*Task to complete:* Write out all the material exactly. Leave nothing out.

_____

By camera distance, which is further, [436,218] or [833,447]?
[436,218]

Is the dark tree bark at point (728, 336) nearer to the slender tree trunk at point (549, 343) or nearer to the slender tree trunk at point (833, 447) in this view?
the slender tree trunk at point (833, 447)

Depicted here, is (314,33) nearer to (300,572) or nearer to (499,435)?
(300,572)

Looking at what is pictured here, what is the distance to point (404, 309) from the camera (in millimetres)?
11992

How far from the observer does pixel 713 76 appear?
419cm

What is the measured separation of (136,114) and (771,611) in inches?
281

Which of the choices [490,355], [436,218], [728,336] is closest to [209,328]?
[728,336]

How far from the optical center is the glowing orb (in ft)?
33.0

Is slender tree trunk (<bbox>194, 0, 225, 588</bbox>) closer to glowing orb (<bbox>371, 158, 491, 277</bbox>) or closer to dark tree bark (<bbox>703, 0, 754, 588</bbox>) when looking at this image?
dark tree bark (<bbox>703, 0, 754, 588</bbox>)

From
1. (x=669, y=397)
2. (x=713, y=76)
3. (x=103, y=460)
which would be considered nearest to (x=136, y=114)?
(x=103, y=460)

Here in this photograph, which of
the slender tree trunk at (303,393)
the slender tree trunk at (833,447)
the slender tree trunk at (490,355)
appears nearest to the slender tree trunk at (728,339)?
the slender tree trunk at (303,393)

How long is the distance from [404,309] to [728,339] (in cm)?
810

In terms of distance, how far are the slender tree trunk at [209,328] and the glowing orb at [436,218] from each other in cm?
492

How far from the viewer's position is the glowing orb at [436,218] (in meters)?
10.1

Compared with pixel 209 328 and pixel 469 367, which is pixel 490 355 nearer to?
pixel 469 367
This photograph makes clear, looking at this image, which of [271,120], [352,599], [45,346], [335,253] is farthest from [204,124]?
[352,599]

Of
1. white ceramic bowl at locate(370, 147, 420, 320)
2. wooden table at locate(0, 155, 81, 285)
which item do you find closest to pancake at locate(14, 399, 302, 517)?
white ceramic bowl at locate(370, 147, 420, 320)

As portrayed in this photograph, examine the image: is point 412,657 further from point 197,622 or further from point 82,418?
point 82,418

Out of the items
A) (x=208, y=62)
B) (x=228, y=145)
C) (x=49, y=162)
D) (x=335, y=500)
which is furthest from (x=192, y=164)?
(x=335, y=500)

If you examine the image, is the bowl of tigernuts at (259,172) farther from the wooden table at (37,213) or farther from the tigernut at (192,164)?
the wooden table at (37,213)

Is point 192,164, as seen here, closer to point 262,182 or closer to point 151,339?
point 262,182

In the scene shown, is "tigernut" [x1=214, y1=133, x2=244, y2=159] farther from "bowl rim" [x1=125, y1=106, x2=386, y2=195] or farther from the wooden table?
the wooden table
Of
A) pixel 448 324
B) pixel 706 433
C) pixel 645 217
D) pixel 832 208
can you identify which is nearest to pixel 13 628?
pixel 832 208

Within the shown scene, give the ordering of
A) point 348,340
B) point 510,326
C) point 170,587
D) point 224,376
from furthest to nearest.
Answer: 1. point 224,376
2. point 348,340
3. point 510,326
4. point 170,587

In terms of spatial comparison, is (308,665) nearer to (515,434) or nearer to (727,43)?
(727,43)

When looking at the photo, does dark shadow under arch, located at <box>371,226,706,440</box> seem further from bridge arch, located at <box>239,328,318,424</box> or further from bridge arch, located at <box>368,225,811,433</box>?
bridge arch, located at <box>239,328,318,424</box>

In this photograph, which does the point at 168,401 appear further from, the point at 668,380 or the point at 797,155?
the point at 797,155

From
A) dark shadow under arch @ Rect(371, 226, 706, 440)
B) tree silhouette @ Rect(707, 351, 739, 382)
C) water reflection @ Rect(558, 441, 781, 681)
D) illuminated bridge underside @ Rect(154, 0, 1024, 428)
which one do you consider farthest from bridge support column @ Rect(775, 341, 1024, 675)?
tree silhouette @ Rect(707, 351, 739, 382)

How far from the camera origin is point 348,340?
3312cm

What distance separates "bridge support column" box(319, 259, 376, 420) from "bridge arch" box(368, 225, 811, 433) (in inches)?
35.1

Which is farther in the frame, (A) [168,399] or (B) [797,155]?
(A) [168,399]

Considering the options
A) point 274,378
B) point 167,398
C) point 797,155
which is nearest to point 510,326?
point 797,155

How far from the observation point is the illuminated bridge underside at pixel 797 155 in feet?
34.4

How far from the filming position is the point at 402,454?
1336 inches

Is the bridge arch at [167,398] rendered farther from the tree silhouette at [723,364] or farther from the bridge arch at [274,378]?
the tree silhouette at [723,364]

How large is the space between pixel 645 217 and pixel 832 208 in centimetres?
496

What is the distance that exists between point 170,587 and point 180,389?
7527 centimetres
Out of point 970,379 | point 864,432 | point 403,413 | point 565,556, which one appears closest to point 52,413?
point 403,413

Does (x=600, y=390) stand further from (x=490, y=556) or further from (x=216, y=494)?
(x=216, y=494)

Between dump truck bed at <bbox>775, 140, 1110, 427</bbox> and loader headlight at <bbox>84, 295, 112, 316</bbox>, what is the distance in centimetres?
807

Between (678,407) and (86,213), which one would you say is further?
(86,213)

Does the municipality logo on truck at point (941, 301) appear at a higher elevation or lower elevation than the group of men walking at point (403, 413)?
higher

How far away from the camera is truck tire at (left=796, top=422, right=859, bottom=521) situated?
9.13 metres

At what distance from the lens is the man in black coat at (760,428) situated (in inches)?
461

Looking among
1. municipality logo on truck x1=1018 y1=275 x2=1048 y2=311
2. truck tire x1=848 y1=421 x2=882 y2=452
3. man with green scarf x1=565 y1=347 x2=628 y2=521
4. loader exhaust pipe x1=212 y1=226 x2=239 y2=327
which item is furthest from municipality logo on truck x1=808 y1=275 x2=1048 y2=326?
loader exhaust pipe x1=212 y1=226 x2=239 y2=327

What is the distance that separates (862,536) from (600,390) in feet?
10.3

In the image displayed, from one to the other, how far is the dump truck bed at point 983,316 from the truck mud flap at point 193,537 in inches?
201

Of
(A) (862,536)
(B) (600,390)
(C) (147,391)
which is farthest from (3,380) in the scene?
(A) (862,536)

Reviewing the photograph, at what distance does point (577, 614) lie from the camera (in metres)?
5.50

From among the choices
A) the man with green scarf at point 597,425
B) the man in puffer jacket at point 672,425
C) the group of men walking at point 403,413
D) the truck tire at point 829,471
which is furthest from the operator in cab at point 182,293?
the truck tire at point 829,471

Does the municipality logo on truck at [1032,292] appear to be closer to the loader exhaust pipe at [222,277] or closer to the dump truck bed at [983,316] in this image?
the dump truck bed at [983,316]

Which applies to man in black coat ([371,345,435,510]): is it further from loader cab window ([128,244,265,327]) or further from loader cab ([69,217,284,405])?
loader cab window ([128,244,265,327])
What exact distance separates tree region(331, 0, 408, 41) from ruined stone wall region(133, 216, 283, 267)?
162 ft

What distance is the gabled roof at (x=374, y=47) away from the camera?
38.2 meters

_____

*Result for this task:*
By camera distance, which is further, [436,218] or [833,447]?
[436,218]

Is the dark tree bark at point (728, 336) nearer to the slender tree trunk at point (549, 343) or nearer to the slender tree trunk at point (833, 447) in this view?
the slender tree trunk at point (833, 447)

Depicted here, is (314,33) nearer to (300,572) or nearer to (499,435)?
(300,572)

Looking at what is pictured here, what is the distance to point (404, 309) from the camera (in millimetres)?
11992

How far from the observer does pixel 713 76 appear?
419cm

What is the measured separation of (136,114) and (771,611) in inches?
281

Which of the choices [490,355], [436,218], [728,336] is closest to [209,328]?
[728,336]

How far from the optical center is the glowing orb (in ft)?
33.0

Is slender tree trunk (<bbox>194, 0, 225, 588</bbox>) closer to glowing orb (<bbox>371, 158, 491, 277</bbox>) or closer to dark tree bark (<bbox>703, 0, 754, 588</bbox>) when looking at this image?
dark tree bark (<bbox>703, 0, 754, 588</bbox>)

From
1. (x=669, y=397)
2. (x=713, y=76)
3. (x=103, y=460)
which would be considered nearest to (x=136, y=114)?
(x=103, y=460)

Here in this photograph, which of
the slender tree trunk at (303,393)
the slender tree trunk at (833,447)
the slender tree trunk at (490,355)
appears nearest to the slender tree trunk at (728,339)?
the slender tree trunk at (303,393)

How long is the distance from [404,309] to [728,339] (in cm)?
810

In terms of distance, how far are the slender tree trunk at [209,328] and the glowing orb at [436,218] from each other in cm?
492

How far from the viewer's position is the glowing orb at [436,218] (in meters)?
10.1

Compared with pixel 209 328 and pixel 469 367, which is pixel 490 355 nearer to?
pixel 469 367
This photograph makes clear, looking at this image, which of [271,120], [352,599], [45,346], [335,253] is farthest from [204,124]?
[352,599]

Of
1. white ceramic bowl at locate(370, 147, 420, 320)
2. wooden table at locate(0, 155, 81, 285)
which item do you find closest to pancake at locate(14, 399, 302, 517)?
white ceramic bowl at locate(370, 147, 420, 320)

As portrayed in this photograph, examine the image: is point 412,657 further from point 197,622 or further from point 82,418?
point 82,418

Out of the items
A) (x=208, y=62)
B) (x=228, y=145)
C) (x=49, y=162)
D) (x=335, y=500)
which is furthest from (x=192, y=164)?
(x=335, y=500)

If you examine the image, is the bowl of tigernuts at (259,172) farther from the wooden table at (37,213) or farther from the tigernut at (192,164)?
the wooden table at (37,213)

Is point 192,164, as seen here, closer to point 262,182 or closer to point 151,339?
point 262,182

In the scene shown, is "tigernut" [x1=214, y1=133, x2=244, y2=159] farther from "bowl rim" [x1=125, y1=106, x2=386, y2=195] or farther from the wooden table?
the wooden table
Of
A) pixel 448 324
B) pixel 706 433
C) pixel 645 217
D) pixel 832 208
can you identify which is nearest to pixel 13 628?
pixel 832 208

Within the shown scene, give the ordering of
A) point 348,340
B) point 510,326
C) point 170,587
D) point 224,376
from furthest to nearest.
Answer: 1. point 224,376
2. point 348,340
3. point 510,326
4. point 170,587

In terms of spatial comparison, is (308,665) nearer to (515,434) or nearer to (727,43)?
(727,43)

When looking at the photo, does dark shadow under arch, located at <box>371,226,706,440</box> seem further from bridge arch, located at <box>239,328,318,424</box> or further from bridge arch, located at <box>368,225,811,433</box>?
bridge arch, located at <box>239,328,318,424</box>

In this photograph, which does the point at 168,401 appear further from, the point at 668,380 or the point at 797,155?
the point at 797,155

From
A) dark shadow under arch @ Rect(371, 226, 706, 440)
B) tree silhouette @ Rect(707, 351, 739, 382)
C) water reflection @ Rect(558, 441, 781, 681)
D) illuminated bridge underside @ Rect(154, 0, 1024, 428)
which one do you consider farthest from bridge support column @ Rect(775, 341, 1024, 675)?
tree silhouette @ Rect(707, 351, 739, 382)

How far from the camera origin is point 348,340?
3312cm

What distance separates "bridge support column" box(319, 259, 376, 420) from "bridge arch" box(368, 225, 811, 433) (in inches)?
35.1

Which is farther in the frame, (A) [168,399] or (B) [797,155]?
(A) [168,399]

Considering the options
A) point 274,378
B) point 167,398
C) point 797,155
which is nearest to point 510,326?
point 797,155

How far from the observation point is the illuminated bridge underside at pixel 797 155 in feet?
34.4

How far from the filming position is the point at 402,454?
1336 inches

Is the bridge arch at [167,398] rendered farther from the tree silhouette at [723,364] or farther from the bridge arch at [274,378]?
the tree silhouette at [723,364]

How large is the space between pixel 645 217 and pixel 832 208 in centimetres?
496

What is the distance that exists between point 170,587 and point 180,389?
7527 centimetres
Out of point 970,379 | point 864,432 | point 403,413 | point 565,556, which one appears closest to point 52,413?
point 403,413

Does (x=600, y=390) stand further from (x=490, y=556) or further from (x=216, y=494)?
(x=216, y=494)

Between dump truck bed at <bbox>775, 140, 1110, 427</bbox> and loader headlight at <bbox>84, 295, 112, 316</bbox>, what is the distance in centimetres?
807

Between (678,407) and (86,213), which one would you say is further?
(86,213)

Does the municipality logo on truck at point (941, 301) appear at a higher elevation or lower elevation than the group of men walking at point (403, 413)?
higher

How far away from the camera is truck tire at (left=796, top=422, right=859, bottom=521) situated?
9.13 metres

At what distance from the lens is the man in black coat at (760,428) situated (in inches)?
461

Looking among
1. municipality logo on truck x1=1018 y1=275 x2=1048 y2=311
2. truck tire x1=848 y1=421 x2=882 y2=452
3. man with green scarf x1=565 y1=347 x2=628 y2=521
4. loader exhaust pipe x1=212 y1=226 x2=239 y2=327
which item is furthest from municipality logo on truck x1=808 y1=275 x2=1048 y2=326?
loader exhaust pipe x1=212 y1=226 x2=239 y2=327

What is the distance that separates (862,536) from (600,390) in feet?
10.3

In the image displayed, from one to the other, how far is the dump truck bed at point 983,316 from the truck mud flap at point 193,537 in inches?
201

Of
(A) (862,536)
(B) (600,390)
(C) (147,391)
which is farthest from (3,380) in the scene?
(A) (862,536)

Reviewing the photograph, at what distance does point (577, 614) lie from the camera (in metres)?
5.50

From among the choices
A) the man with green scarf at point 597,425
B) the man in puffer jacket at point 672,425
C) the group of men walking at point 403,413
D) the truck tire at point 829,471
which is furthest from the operator in cab at point 182,293?
the truck tire at point 829,471

Does the municipality logo on truck at [1032,292] appear to be closer to the loader exhaust pipe at [222,277] or closer to the dump truck bed at [983,316] in this image?
the dump truck bed at [983,316]

Which applies to man in black coat ([371,345,435,510]): is it further from loader cab window ([128,244,265,327]) or further from loader cab ([69,217,284,405])?
loader cab window ([128,244,265,327])
What exact distance separates tree region(331, 0, 408, 41) from ruined stone wall region(133, 216, 283, 267)?
162 ft

What distance is the gabled roof at (x=374, y=47) away from the camera?
38.2 meters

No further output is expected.